显然我们的新方案需要解决的是后面两种情况。

为了更直观地说明新方案,我们假设我们的一个go应用依赖了三个private包,他们的情况分别是:

  • privatemodule1

repo放在内部gitlab上,其自定义cannoical import path为:mycompany.com/go/privatemodule1,实际地址为http://10.10.30.30/ard/incubators/privatemodule1.git

$tree -L 1 -F privatemodule1
privatemodule1
├── go.mod
├── privatemodule1.go
└── README.md

$cat privatemodule1/go.mod
module mycompany.com/go/privatemodule1

go 1.19

$cat privatemodule1/privatemodule1.go 

package privatemodule1

import "fmt"

func F() {
    fmt.Println("invoke F of mycompany.com/go/privatemodule1")
}
  • privatemodule2

repo放在github的private repo中,其自定义cannoical import path为:mycompany.com/go/privatemodule2,实际地址为https://github.com/bigwhite/privatemodule2

$tree -L 1 -F privatemodule2
privatemodule2
├── go.mod
├── privatemodule2.go
└── README.md

$cat privatemodule2/go.mod
module mycompany.com/go/privatemodule2

go 1.19

$cat privatemodule2/privatemodule2.go 

package privatemodule2

import "fmt"

func F() {
    fmt.Println("invoke F of mycompany.com/go/privatemodule2")
}
  • privatemodule3

repo放在github的private repo中,如:github.com/bigwhite/privatemodule3,但无自定义cannoical import path。

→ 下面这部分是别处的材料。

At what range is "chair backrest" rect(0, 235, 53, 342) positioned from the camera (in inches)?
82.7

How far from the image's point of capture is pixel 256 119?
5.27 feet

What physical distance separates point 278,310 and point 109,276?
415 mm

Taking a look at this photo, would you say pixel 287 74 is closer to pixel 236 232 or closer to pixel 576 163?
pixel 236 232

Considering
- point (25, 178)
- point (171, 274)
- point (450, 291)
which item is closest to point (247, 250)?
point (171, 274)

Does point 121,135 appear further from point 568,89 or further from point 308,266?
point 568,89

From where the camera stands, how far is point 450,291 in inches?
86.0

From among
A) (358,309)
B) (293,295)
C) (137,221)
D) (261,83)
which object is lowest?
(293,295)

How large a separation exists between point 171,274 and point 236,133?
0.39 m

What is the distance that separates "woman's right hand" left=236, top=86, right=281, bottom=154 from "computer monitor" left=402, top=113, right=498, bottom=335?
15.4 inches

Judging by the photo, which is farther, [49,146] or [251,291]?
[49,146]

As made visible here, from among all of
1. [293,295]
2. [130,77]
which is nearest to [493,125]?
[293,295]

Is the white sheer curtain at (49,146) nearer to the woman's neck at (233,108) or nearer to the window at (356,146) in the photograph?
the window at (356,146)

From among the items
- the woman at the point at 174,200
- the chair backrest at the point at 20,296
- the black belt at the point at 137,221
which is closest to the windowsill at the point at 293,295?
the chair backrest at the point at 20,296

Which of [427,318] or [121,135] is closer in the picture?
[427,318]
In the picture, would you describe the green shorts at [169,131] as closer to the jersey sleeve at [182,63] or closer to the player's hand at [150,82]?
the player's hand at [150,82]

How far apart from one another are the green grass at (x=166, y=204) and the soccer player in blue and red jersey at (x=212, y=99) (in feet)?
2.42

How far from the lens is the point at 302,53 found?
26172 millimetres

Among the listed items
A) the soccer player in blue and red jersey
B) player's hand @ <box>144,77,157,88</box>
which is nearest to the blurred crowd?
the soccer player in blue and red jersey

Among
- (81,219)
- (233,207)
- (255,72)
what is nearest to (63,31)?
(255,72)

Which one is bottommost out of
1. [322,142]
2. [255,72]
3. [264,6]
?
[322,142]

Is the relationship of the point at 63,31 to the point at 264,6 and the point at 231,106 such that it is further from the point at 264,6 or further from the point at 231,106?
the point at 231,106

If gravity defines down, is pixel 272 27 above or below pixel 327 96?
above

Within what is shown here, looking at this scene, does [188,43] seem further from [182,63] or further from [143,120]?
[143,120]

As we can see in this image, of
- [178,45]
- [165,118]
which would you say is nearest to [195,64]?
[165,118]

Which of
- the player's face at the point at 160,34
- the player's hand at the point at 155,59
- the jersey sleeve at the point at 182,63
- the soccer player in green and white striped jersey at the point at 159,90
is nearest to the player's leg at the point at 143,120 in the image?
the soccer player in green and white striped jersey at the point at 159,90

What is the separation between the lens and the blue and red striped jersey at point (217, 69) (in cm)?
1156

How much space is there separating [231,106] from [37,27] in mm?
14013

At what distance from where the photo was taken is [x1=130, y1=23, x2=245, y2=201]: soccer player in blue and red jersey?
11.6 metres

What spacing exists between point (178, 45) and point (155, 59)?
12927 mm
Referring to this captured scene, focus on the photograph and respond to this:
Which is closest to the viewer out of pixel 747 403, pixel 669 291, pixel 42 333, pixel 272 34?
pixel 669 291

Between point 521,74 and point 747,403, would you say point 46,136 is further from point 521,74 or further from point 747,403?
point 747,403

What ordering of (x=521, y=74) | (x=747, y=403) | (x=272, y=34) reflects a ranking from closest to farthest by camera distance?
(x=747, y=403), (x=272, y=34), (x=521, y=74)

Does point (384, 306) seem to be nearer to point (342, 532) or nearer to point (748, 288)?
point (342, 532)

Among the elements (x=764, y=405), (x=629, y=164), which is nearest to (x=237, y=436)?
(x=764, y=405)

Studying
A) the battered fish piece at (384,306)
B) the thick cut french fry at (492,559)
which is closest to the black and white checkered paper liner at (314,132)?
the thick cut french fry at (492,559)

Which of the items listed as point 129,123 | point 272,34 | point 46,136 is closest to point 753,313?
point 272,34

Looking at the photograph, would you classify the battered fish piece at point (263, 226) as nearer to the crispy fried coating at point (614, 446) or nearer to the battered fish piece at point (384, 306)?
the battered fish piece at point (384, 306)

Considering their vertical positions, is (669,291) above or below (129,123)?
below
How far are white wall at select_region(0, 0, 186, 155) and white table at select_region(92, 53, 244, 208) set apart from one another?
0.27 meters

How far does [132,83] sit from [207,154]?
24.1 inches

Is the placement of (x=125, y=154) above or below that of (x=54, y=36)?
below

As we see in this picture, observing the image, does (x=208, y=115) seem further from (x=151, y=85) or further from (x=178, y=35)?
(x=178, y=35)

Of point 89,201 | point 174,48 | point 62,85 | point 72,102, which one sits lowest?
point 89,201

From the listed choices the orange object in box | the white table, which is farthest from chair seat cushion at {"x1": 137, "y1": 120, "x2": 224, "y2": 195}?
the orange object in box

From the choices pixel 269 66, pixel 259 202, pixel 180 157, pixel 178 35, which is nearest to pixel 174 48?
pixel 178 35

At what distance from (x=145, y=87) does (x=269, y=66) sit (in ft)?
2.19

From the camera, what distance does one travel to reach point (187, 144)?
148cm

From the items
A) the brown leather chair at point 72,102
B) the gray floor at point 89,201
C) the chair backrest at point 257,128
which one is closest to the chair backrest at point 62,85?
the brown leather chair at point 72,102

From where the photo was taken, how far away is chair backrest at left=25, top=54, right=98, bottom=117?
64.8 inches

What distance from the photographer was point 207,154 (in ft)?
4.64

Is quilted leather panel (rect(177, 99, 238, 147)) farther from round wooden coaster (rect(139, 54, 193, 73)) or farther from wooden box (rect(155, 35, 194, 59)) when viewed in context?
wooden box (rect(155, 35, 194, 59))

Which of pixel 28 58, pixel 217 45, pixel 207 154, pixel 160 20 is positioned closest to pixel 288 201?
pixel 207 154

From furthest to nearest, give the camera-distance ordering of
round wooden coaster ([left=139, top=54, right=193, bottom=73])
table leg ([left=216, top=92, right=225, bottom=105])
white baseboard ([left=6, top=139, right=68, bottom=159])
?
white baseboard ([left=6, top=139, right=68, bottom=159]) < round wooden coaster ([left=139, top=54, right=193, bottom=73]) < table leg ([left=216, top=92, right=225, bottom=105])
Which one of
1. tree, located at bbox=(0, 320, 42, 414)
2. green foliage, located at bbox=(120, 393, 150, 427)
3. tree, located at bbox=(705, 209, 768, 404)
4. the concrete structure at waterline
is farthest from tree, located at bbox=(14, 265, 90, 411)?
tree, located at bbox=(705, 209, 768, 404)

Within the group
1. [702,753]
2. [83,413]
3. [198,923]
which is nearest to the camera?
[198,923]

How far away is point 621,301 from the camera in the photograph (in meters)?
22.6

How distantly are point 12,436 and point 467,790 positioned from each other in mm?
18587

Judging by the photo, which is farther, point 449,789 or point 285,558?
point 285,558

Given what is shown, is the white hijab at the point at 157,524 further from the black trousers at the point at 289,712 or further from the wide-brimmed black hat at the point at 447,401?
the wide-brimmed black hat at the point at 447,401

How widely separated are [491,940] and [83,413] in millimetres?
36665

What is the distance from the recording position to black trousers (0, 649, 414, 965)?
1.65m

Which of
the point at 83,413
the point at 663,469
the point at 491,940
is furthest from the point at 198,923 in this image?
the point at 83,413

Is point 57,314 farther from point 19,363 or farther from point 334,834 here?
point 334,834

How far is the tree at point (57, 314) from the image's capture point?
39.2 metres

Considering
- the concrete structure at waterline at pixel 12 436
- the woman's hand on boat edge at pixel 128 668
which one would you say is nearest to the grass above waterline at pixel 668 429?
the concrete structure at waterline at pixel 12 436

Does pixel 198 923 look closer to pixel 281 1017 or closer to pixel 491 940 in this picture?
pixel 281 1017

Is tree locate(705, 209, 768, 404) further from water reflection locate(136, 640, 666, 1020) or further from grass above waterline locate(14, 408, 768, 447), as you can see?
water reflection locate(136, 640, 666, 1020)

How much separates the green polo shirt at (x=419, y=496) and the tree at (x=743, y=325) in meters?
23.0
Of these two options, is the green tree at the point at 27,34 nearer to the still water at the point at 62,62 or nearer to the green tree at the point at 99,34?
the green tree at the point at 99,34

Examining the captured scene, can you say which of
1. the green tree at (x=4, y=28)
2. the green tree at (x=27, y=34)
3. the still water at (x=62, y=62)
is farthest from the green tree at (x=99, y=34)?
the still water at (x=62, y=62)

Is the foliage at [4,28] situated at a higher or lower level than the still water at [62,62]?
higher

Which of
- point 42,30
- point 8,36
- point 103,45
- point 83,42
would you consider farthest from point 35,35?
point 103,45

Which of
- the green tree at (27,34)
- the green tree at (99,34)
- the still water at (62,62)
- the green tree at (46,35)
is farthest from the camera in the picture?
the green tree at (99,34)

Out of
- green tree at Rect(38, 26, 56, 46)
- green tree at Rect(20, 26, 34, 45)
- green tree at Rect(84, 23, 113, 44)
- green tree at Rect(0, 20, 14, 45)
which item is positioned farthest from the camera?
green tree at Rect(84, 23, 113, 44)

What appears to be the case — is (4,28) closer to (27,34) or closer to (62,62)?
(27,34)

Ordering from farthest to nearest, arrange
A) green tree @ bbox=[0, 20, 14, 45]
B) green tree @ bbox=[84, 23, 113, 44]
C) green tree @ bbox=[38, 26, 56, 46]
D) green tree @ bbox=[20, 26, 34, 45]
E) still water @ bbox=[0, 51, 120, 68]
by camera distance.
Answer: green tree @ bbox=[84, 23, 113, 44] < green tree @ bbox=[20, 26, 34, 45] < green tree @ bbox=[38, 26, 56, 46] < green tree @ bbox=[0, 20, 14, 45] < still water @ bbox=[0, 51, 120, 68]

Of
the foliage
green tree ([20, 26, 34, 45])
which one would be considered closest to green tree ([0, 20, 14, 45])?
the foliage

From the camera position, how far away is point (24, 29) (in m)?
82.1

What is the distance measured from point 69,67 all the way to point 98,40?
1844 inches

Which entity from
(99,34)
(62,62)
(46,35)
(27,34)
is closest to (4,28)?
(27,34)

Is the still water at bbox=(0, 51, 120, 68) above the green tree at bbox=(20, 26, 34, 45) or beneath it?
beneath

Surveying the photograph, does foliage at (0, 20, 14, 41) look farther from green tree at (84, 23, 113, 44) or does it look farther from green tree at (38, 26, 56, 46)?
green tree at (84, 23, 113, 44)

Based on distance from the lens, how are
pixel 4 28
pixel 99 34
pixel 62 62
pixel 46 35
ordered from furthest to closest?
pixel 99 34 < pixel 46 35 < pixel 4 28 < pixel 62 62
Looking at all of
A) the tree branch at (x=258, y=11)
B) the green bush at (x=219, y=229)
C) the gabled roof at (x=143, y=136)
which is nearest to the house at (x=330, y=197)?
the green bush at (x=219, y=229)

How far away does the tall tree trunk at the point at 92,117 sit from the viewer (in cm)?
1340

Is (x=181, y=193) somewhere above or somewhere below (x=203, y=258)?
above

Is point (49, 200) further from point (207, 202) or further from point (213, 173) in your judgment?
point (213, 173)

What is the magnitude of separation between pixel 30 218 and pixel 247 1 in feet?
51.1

$tree -L 1 -F privatemodule3
privatemodule3
├── go.mod
├── privatemodule3.go
└── README.md

$cat privatemodule3/go.mod
module github.com/bigwhite/privatemodule3

go 1.19

$cat privatemodule3/privatemodule3.go 

package privatemodule3

import "fmt"

func F() {
    fmt.Println("invoke F of github.com/bigwhite/privatemodule3")
}

这三种情况应该可以覆盖日常Go开发的绝大多数private module依赖的情况了。下面我们分别看看如何获取这三类private module,我们先从最简单的privatemodule3开始。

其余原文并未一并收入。